General transition kernel

With a little more work one can easily show the result of (Appendix A.1) for constructing the general form of the transition kernel. We restate their result below as a corollary of Proposition 1.

The general transition kernel $q_{t|s}(\bfx_t\mid\bfx_s)$ for $s < t$ of the Itô SDE described in Proposition 1 is \[ q_{t|s}(\bfx_t\mid\bfx_s) = \mathcal N\!\left(\bfx_t; \frac{\alpha_t}{\alpha_s}\bfx_s, \left(\sigma_t^2 - \frac{\alpha_t}{\alpha_s}\sigma_s^2\right) \boldsymbol I\right). \]
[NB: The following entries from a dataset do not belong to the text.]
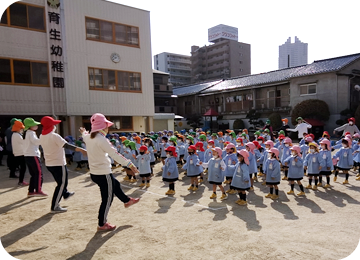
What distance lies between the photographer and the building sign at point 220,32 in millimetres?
68644

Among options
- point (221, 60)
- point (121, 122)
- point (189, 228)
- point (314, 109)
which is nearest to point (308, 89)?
point (314, 109)

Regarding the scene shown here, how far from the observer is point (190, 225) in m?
4.80

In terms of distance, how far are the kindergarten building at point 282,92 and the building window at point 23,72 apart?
17358 millimetres

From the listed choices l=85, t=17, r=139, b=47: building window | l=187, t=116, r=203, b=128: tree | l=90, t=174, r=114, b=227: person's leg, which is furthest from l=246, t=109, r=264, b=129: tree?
l=90, t=174, r=114, b=227: person's leg

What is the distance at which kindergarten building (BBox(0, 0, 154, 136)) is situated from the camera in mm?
14102

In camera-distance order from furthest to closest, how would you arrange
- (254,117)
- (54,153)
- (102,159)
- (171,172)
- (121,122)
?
(254,117)
(121,122)
(171,172)
(54,153)
(102,159)

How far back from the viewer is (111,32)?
17266mm

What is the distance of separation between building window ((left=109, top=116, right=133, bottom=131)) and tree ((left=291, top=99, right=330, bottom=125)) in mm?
14096

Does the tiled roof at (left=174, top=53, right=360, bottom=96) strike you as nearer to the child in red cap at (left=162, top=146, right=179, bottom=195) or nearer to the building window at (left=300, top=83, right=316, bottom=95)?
the building window at (left=300, top=83, right=316, bottom=95)

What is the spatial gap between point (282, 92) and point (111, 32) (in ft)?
56.5

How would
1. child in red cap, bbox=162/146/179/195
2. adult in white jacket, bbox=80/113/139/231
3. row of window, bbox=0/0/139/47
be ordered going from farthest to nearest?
1. row of window, bbox=0/0/139/47
2. child in red cap, bbox=162/146/179/195
3. adult in white jacket, bbox=80/113/139/231

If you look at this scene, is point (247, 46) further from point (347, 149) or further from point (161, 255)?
point (161, 255)

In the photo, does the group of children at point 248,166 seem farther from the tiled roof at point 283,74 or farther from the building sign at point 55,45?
the tiled roof at point 283,74

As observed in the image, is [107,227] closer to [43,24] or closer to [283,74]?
[43,24]
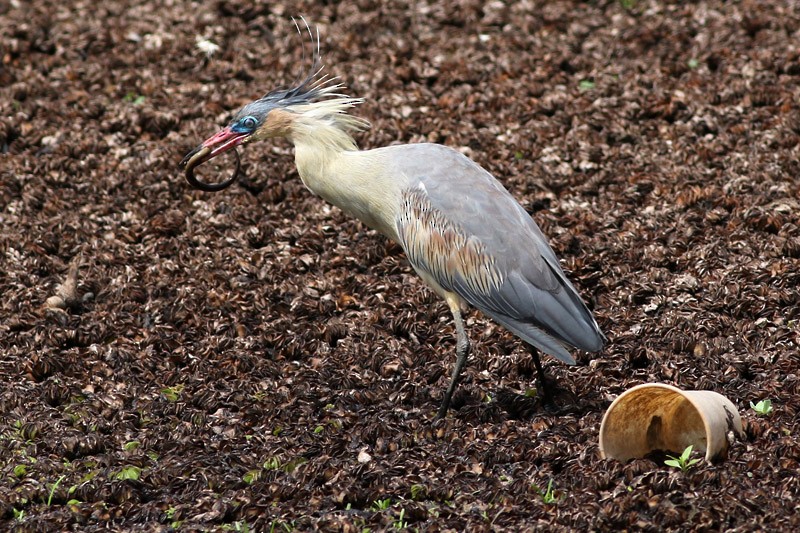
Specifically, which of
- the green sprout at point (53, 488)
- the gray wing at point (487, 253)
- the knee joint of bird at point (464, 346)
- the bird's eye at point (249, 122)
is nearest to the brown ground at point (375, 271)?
the green sprout at point (53, 488)

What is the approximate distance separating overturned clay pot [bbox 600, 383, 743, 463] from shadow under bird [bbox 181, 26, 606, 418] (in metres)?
0.37

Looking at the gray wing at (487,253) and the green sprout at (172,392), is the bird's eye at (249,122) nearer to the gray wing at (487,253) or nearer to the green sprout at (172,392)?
the gray wing at (487,253)

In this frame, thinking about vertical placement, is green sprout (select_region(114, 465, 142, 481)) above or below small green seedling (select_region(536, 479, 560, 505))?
below

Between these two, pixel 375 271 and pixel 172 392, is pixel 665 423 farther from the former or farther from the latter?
pixel 172 392

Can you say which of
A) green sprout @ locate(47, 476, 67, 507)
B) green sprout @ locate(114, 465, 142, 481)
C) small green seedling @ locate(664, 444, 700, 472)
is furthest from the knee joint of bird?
green sprout @ locate(47, 476, 67, 507)

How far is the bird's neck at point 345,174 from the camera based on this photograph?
5.13m

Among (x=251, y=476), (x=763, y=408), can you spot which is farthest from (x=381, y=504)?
(x=763, y=408)

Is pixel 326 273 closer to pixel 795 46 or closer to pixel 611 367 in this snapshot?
pixel 611 367

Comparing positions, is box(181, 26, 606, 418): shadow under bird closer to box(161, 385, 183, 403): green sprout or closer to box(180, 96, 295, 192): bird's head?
box(180, 96, 295, 192): bird's head

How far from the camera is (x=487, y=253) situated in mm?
4863

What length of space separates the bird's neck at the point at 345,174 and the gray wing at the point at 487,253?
14 centimetres

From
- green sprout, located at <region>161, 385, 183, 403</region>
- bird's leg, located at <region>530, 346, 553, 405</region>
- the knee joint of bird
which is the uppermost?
the knee joint of bird

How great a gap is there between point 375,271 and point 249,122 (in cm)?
124

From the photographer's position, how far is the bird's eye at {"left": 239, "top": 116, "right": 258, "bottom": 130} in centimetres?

We leave the proof as an exercise for the reader as it follows straightforwardly from our derivations for Proposition 1 with a simple change in the initial conditions.

Concluding remarks

In this post we presented a brief derivation for the commonly used drift and diffusion coefficients for diffusion models, starting from a desired transition kernel and working backwards to find the resulting SDE.